Rename "suit jacket" to "business jacket" everywhere in the material below, and reproduce it with everything else left unchanged.
— BEGIN Material —
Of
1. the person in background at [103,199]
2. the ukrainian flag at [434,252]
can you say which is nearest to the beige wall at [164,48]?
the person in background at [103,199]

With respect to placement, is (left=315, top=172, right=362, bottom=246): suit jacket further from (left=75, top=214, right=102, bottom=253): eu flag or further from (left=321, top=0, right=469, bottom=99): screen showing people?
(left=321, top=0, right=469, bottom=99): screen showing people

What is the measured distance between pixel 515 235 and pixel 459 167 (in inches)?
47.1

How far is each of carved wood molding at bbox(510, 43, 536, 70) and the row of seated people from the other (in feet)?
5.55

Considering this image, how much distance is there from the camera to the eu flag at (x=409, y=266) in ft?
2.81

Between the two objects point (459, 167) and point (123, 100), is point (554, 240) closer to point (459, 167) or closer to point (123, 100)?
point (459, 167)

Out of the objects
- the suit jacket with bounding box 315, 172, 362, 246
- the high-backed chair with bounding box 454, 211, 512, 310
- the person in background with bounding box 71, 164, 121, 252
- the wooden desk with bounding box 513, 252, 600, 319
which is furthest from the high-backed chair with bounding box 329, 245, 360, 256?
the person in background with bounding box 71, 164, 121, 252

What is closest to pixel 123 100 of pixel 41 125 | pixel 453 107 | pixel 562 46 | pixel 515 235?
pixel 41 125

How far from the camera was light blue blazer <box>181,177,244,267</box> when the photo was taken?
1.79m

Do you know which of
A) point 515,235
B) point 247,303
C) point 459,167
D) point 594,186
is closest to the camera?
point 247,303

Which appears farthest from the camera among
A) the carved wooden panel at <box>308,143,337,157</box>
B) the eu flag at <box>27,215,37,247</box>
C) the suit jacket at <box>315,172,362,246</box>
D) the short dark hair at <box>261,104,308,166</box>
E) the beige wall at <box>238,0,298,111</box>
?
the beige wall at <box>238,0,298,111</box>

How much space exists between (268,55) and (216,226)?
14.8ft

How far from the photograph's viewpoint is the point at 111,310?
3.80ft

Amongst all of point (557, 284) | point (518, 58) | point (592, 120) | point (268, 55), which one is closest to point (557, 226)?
— END Material —
• Full output:
Of
1. the person in background at [103,199]
2. the ukrainian flag at [434,252]
can you say which is nearest to the beige wall at [164,48]?
the person in background at [103,199]

With respect to placement, is (left=315, top=172, right=362, bottom=246): business jacket further from (left=75, top=214, right=102, bottom=253): eu flag or further from (left=321, top=0, right=469, bottom=99): screen showing people?
(left=321, top=0, right=469, bottom=99): screen showing people

What is the measured distance between pixel 515 235 and pixel 459 167 (in inches)?
47.1

How far is each of carved wood molding at bbox(510, 43, 536, 70) and the row of seated people from the other (in feet)?
5.55

Considering this image, how much distance is there from the camera to the eu flag at (x=409, y=266) in ft?
2.81

Between the two objects point (459, 167) and point (123, 100), is point (554, 240) closer to point (459, 167) or closer to point (123, 100)?
point (459, 167)

Out of the objects
- the business jacket with bounding box 315, 172, 362, 246
- the high-backed chair with bounding box 454, 211, 512, 310
- the person in background with bounding box 71, 164, 121, 252
- the wooden desk with bounding box 513, 252, 600, 319
which is furthest from the high-backed chair with bounding box 329, 245, 360, 256?
the person in background with bounding box 71, 164, 121, 252

What is closest to pixel 123 100 of pixel 41 125 | pixel 453 107 | pixel 562 46 | pixel 515 235?
pixel 41 125

How far from the camera was light blue blazer <box>181,177,244,267</box> when the photo was taken?
1.79m

Do you know which of
A) point 515,235
B) point 247,303
C) point 459,167
D) point 594,186
is closest to the camera?
point 247,303

Which appears farthest from the camera among
A) the carved wooden panel at <box>308,143,337,157</box>
B) the eu flag at <box>27,215,37,247</box>
C) the business jacket at <box>315,172,362,246</box>
D) the short dark hair at <box>261,104,308,166</box>
E) the beige wall at <box>238,0,298,111</box>
?
the beige wall at <box>238,0,298,111</box>

How much space exists between (268,55) and (216,226)?
14.8ft

How far from the photograph's viewpoint is the point at 111,310?
3.80ft

Amongst all of point (557, 284) | point (518, 58) | point (592, 120) | point (268, 55), which one is closest to point (557, 226)?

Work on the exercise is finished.